:: Source material

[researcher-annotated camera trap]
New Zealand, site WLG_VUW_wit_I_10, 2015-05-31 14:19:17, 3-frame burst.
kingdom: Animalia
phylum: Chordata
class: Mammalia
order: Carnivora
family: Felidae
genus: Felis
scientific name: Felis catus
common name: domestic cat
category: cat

::::

- _Exercise details_
Nothing in the records may be dropped; reproduce them exactly.

- _Answer to this problem_
[researcher-annotated camera trap]
New Zealand, site WLG_VUW_wit_I_10, 2015-05-31 14:19:17, 3-frame burst.
kingdom: Animalia
phylum: Chordata
class: Mammalia
order: Carnivora
family: Felidae
genus: Felis
scientific name: Felis catus
common name: domestic cat
category: cat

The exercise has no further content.